*** INPUT Section Begins ***
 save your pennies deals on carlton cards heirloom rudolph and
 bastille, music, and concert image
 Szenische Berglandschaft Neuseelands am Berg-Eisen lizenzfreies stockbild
*** INPUT Section Ends ***
*** INPUT Section Begins ***
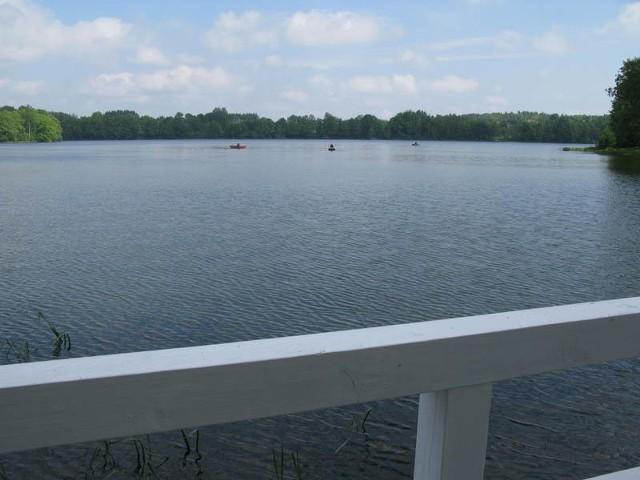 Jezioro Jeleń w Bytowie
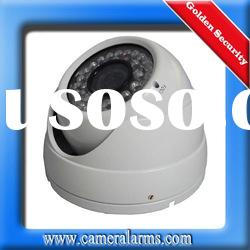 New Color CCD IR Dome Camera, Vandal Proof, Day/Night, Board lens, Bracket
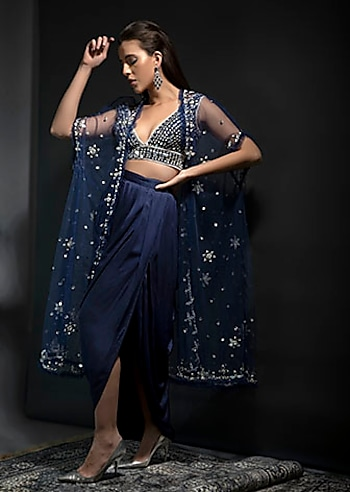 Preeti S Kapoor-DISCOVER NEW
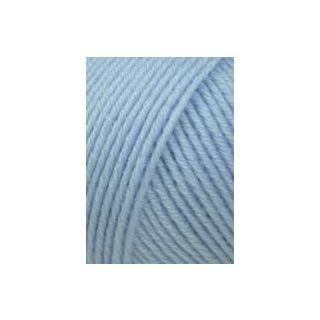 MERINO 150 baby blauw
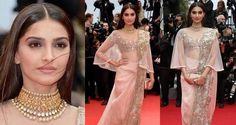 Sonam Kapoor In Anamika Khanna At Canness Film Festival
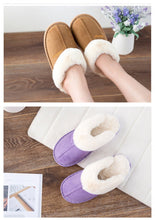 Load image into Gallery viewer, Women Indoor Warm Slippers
*** INPUT Section Ends ***
* WORK TO BE COMPLETED:
Within the material above, copy exactly the lines from the line that holds "save your pennies" up to and including the line that holds "Szenische Berglandschaft Neuseelands".

* RESPONSE TO THIS TASK:
 save your pennies deals on carlton cards heirloom rudolph and
 bastille, music, and concert image
 Szenische Berglandschaft Neuseelands am Berg-Eisen lizenzfreies stockbild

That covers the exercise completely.